Begin The input
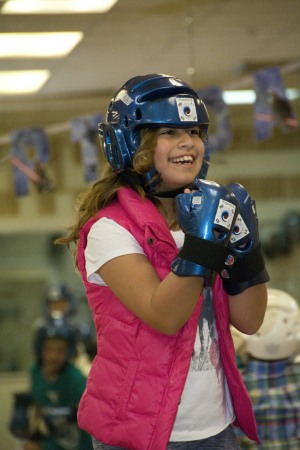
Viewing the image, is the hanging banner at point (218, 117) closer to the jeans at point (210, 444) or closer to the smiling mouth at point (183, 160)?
the smiling mouth at point (183, 160)

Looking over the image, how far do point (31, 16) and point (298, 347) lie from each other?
1.86m

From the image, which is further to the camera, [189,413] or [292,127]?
[292,127]

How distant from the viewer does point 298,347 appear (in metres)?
3.34

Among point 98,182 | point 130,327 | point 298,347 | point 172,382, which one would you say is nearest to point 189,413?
point 172,382

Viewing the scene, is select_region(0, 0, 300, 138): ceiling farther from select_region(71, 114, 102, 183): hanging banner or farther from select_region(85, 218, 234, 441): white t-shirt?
select_region(85, 218, 234, 441): white t-shirt

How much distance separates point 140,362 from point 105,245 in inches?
9.6

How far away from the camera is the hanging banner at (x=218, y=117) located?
432 centimetres

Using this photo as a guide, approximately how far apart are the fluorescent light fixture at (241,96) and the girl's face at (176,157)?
2.42m

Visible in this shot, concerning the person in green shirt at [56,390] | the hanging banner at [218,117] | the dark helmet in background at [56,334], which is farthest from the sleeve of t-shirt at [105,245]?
the hanging banner at [218,117]

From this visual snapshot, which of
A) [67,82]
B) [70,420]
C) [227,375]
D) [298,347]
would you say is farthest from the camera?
[67,82]

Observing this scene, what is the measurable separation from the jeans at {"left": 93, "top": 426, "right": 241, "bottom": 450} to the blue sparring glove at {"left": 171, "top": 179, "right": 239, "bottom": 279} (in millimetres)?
362

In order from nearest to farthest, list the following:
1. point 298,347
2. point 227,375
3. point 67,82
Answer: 1. point 227,375
2. point 298,347
3. point 67,82

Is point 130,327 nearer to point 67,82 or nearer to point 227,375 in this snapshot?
point 227,375

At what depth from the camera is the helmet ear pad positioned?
6.79 feet
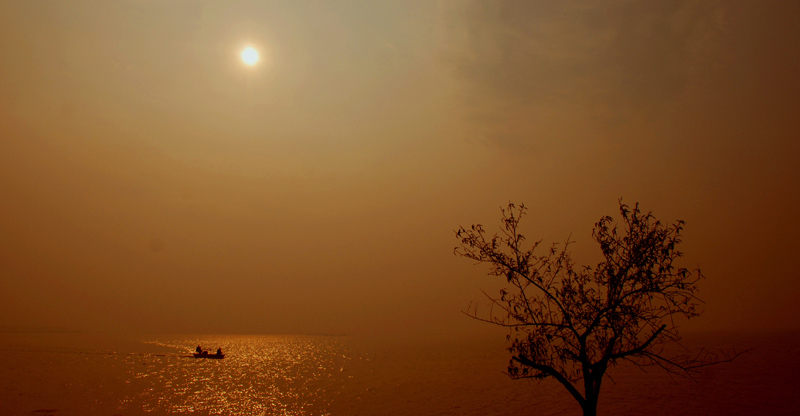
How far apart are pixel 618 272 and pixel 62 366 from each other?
260ft

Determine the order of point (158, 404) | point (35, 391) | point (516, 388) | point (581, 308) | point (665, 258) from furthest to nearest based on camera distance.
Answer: point (516, 388) < point (35, 391) < point (158, 404) < point (581, 308) < point (665, 258)

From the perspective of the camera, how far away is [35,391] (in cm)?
4125

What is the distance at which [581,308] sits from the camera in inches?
487

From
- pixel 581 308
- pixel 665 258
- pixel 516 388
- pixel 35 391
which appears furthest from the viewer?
pixel 516 388

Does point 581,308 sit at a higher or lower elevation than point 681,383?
higher

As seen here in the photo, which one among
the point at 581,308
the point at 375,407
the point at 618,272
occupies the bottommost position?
the point at 375,407

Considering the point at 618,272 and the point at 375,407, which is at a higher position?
the point at 618,272

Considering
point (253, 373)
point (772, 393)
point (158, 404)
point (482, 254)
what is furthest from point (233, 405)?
point (772, 393)

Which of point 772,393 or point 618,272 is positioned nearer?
point 618,272

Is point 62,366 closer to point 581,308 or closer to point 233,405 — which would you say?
point 233,405

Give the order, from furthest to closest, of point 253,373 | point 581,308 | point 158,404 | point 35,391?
point 253,373 < point 35,391 < point 158,404 < point 581,308

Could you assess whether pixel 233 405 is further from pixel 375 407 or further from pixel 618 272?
pixel 618 272

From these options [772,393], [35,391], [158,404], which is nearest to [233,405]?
[158,404]

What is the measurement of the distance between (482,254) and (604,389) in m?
End The input
Work to do: Return word for word every line of the material from the line containing "Could you assess" through its final line, both ends included.

Result of this task:
Could you assess whether pixel 233 405 is further from pixel 375 407 or further from pixel 618 272?
pixel 618 272

From these options [772,393], [35,391], [158,404], which is nearest to [233,405]?
[158,404]

What is the measurement of the distance between (482,254) and (604,389) in m?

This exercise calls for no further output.